*** Opening Information provided ***
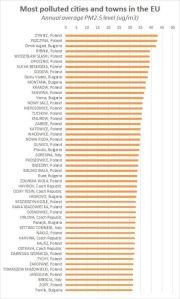 WHO-lijst van 50 EU-gemeenten met de meeste fijnstof in de lucht (PM2,5)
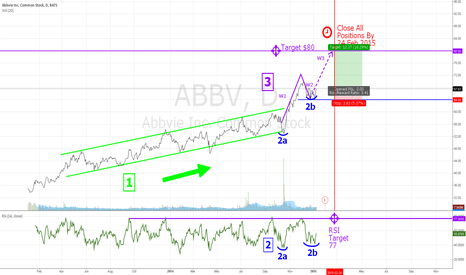 ABBV: Abbvie $ABBV Switching to Higher Gear for a Break Out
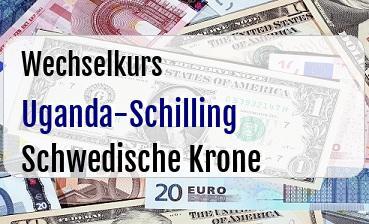 Uganda-Schilling in Schwedische Krone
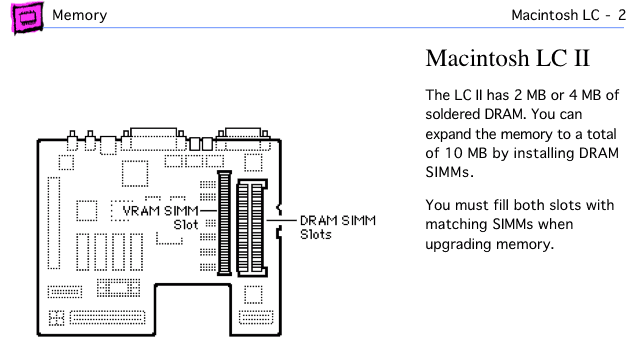 Mac LC II page from Apple Memory Guide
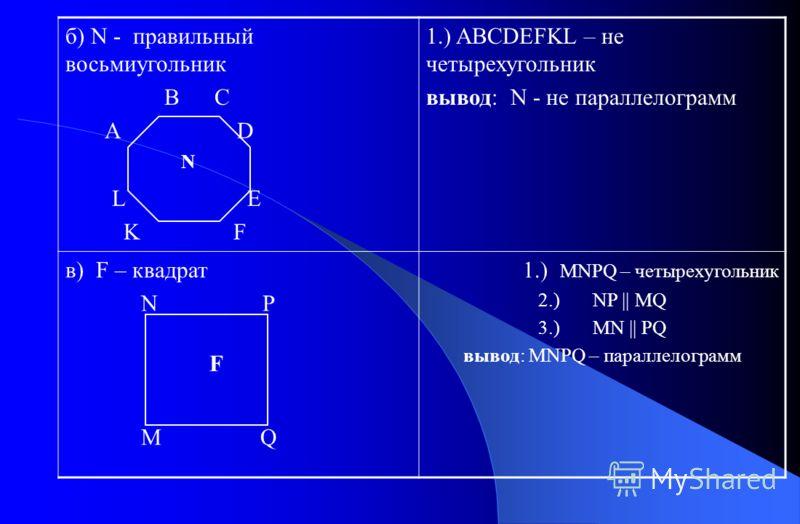 б) N - правильный восьмиугольник B C A D L E K F 1.) ABCDEFKL – не четырехугольник вывод: N - не параллелограмм в) F – квадрат N P M Q 1.) MNPQ – четырехугольник 2.) NP || MQ 3.) MN || PQ вывод: MNPQ – параллелограмм N F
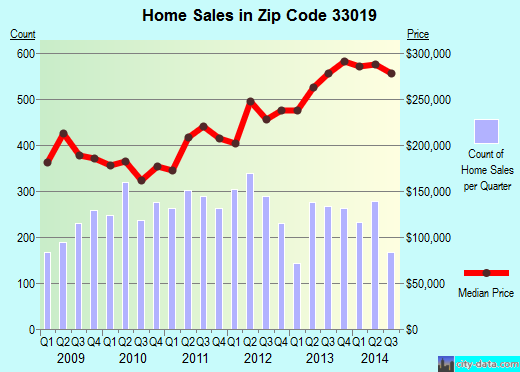 Zip code 33019 (Hollywood, FL) real estate house value trends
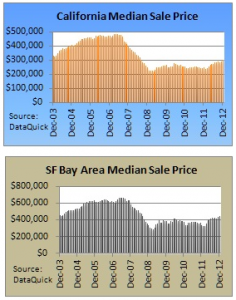 thumbnail for Bay Area Median Sales Price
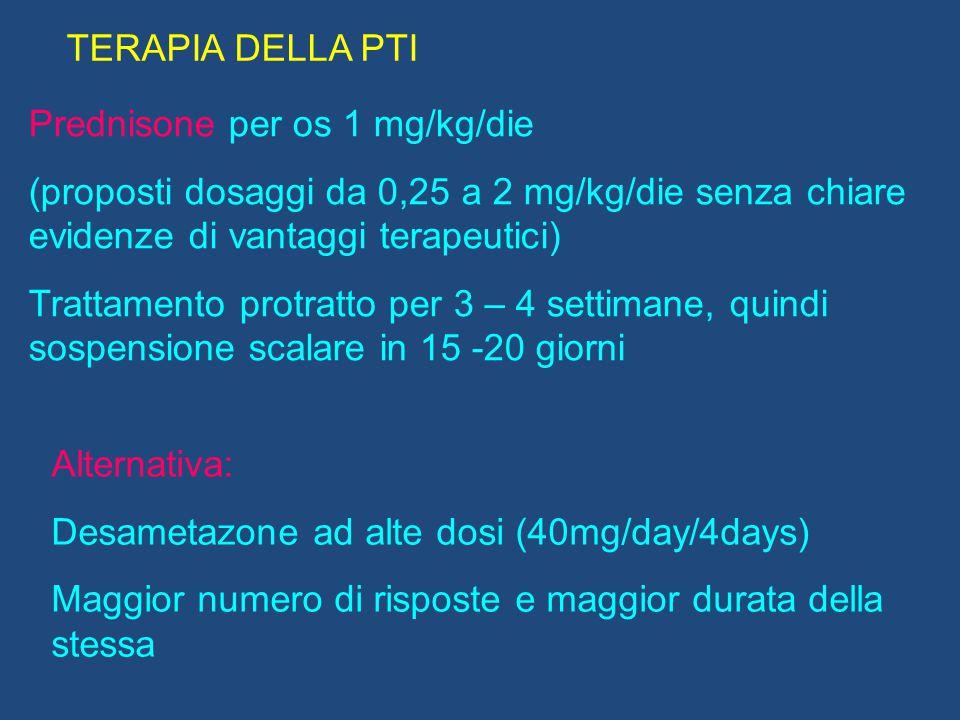 TERAPIA DELLA PTI Prednisone per os 1 mg/kg/die. (proposti dosaggi da 0,25 a 2 mg/kg/die senza chiare evidenze di vantaggi terapeutici)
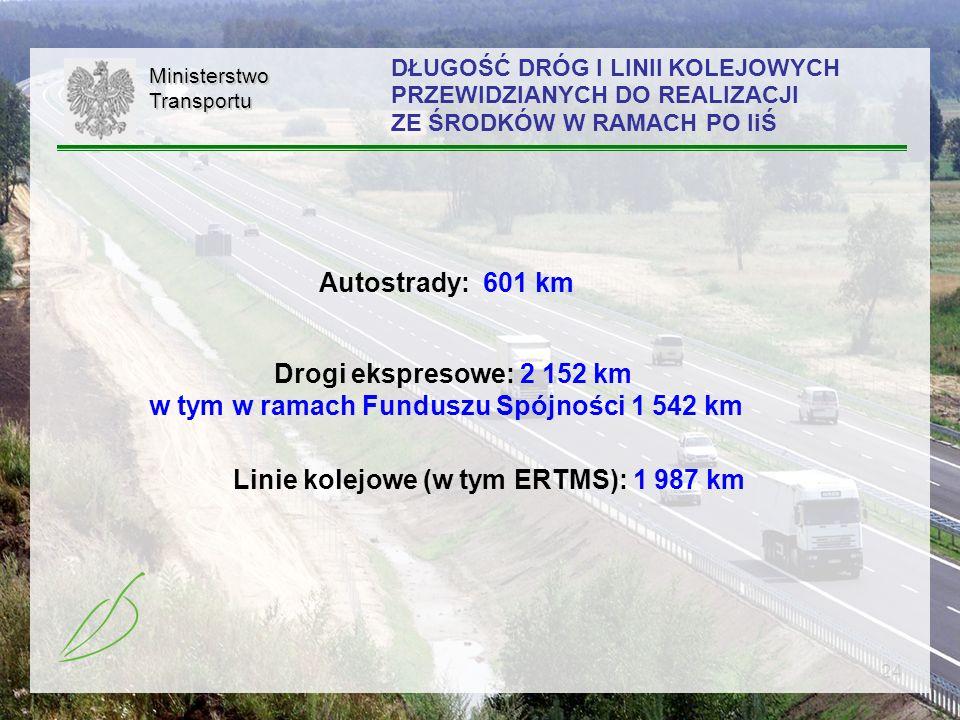 24 Autostrady: 601 km Drogi ekspresowe: 2 152 km w tym w ramach Funduszu Spójności 1 542 kmMinisterstwoTransportu DŁUGOŚĆ DRÓG I LINII KOLEJOWYCH PRZE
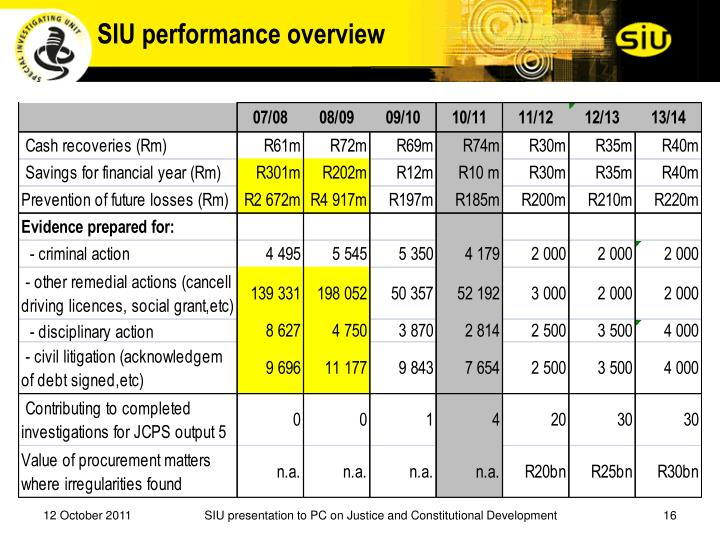 SIU performance overview
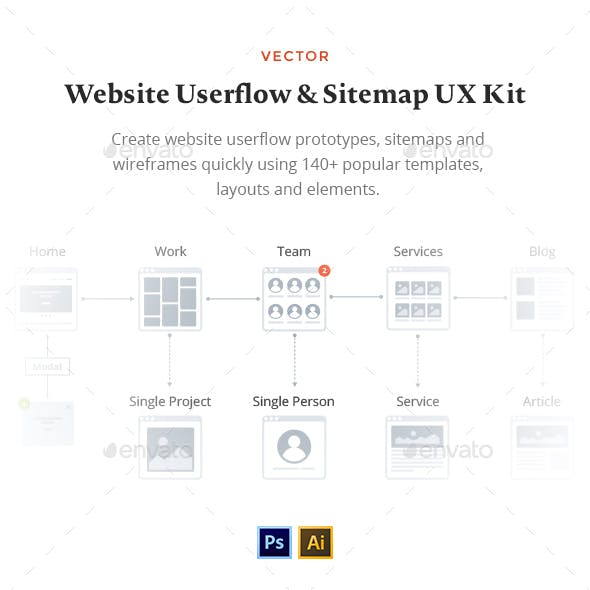 Website Userflow & Sitemap UX Kit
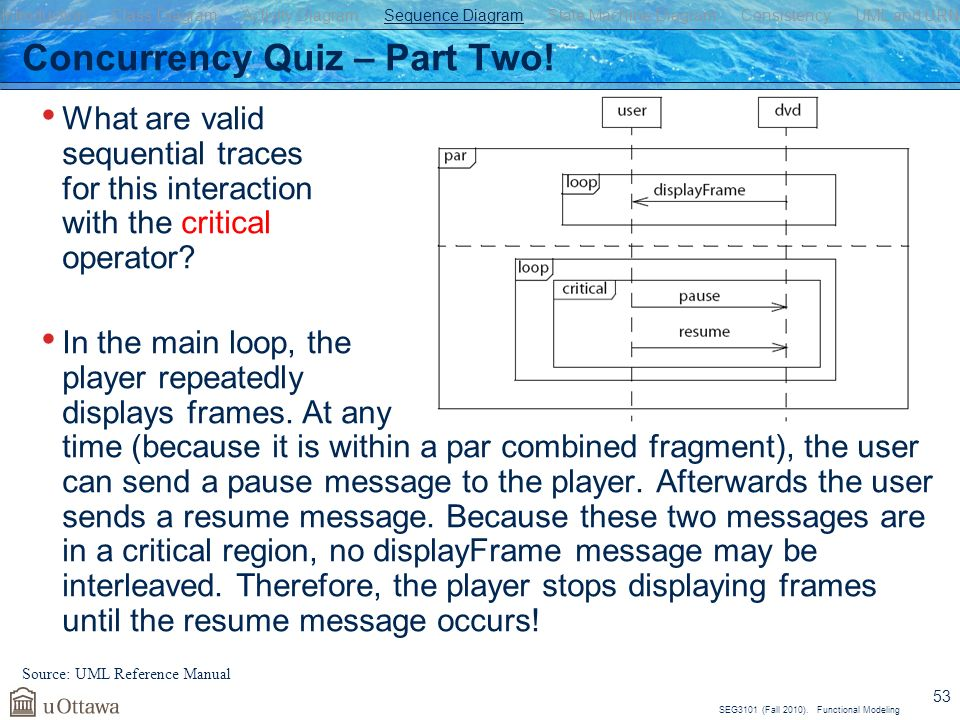 Behavioral modeling gregor v bochmann university of ottawa ppt concurrency quiz part two ccuart Image collections
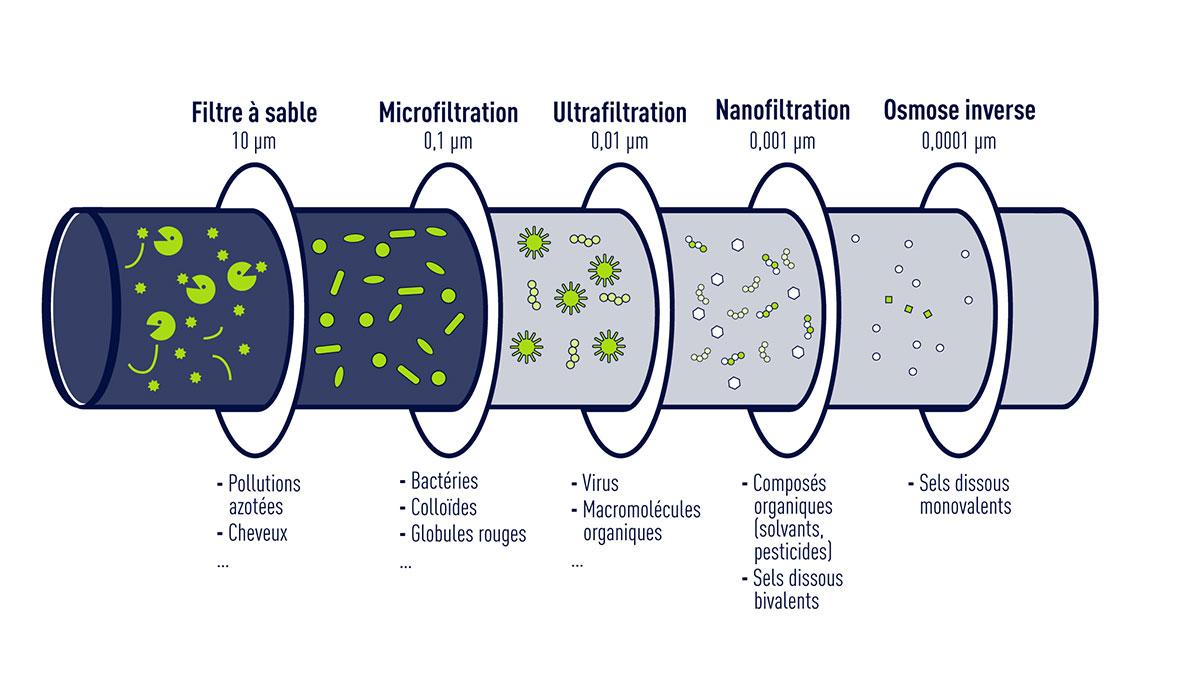 Le traitement des micropolluants par filtration membranaire - Seuils de coupure des procédés de filtration (infographie)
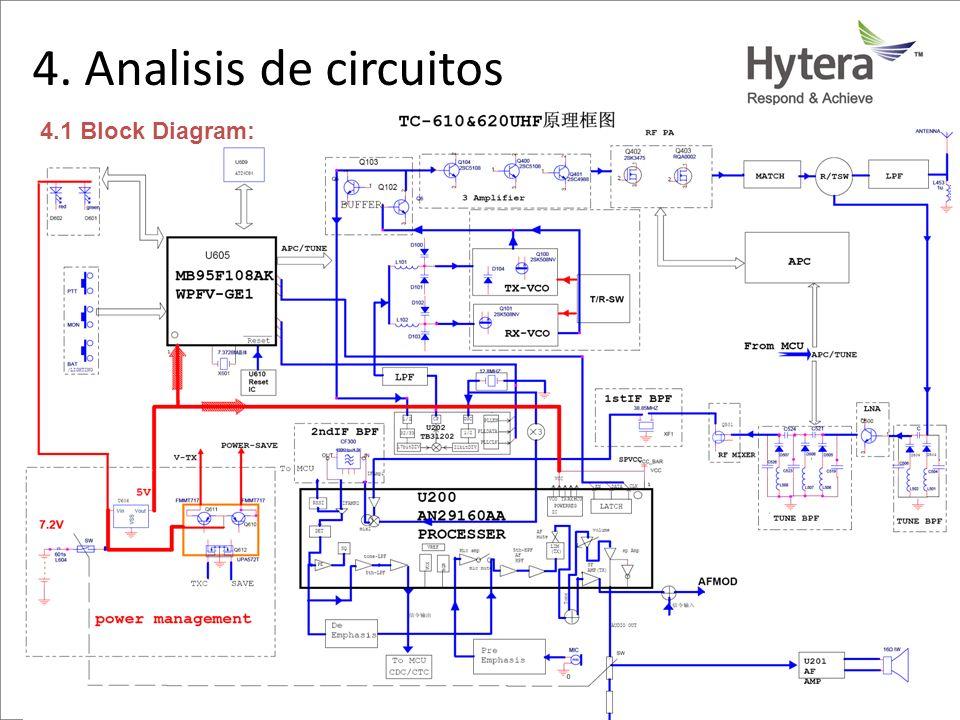 4. Analisis de circuitos 4.1 Block Diagram:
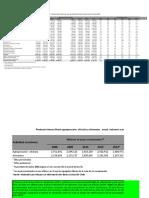 PIB (1).xls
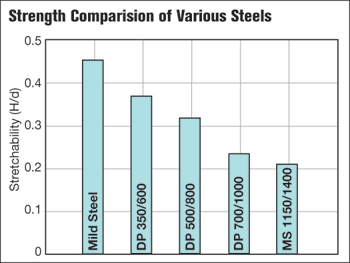 Strength comparision of Various Steels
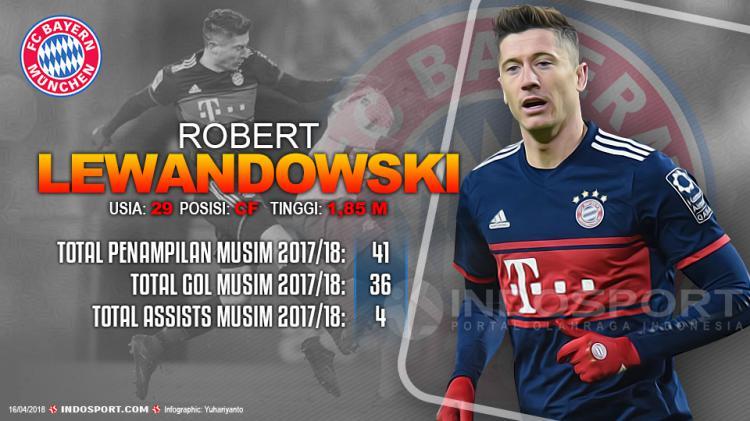 Player To Watch Robert Lewandowski (Bayern Munchen) Copyright: Grafis:Yanto/Indosport.com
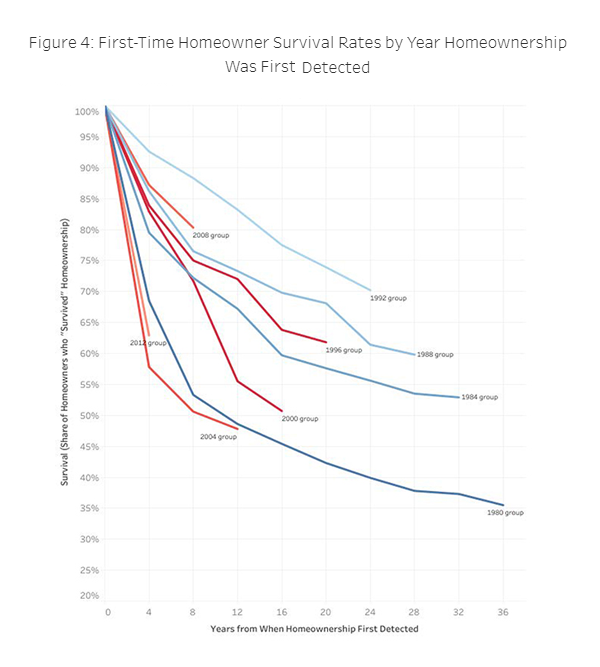 Figure 4. First-Time Howeowner Survival Rates by Year Homeownership was First Detected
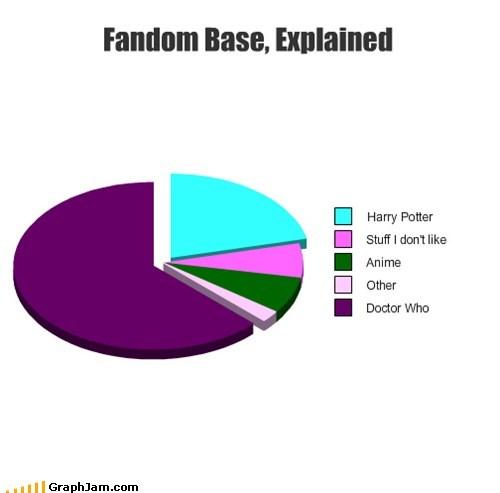 Fandom Base, Explained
*** Closing Information provided ***
### Problem
Using the data above, retype exactly and only the lines from the one containing "Behavioral modeling gregor" up to and including the one containing "PIB (1).xls", with no pictures carried over.

### Reply to the exercise
 Behavioral modeling gregor v bochmann university of ottawa ppt concurrency quiz part two ccuart Image collections
 Le traitement des micropolluants par filtration membranaire - Seuils de coupure des procédés de filtration (infographie)
 4. Analisis de circuitos 4.1 Block Diagram:
 PIB (1).xls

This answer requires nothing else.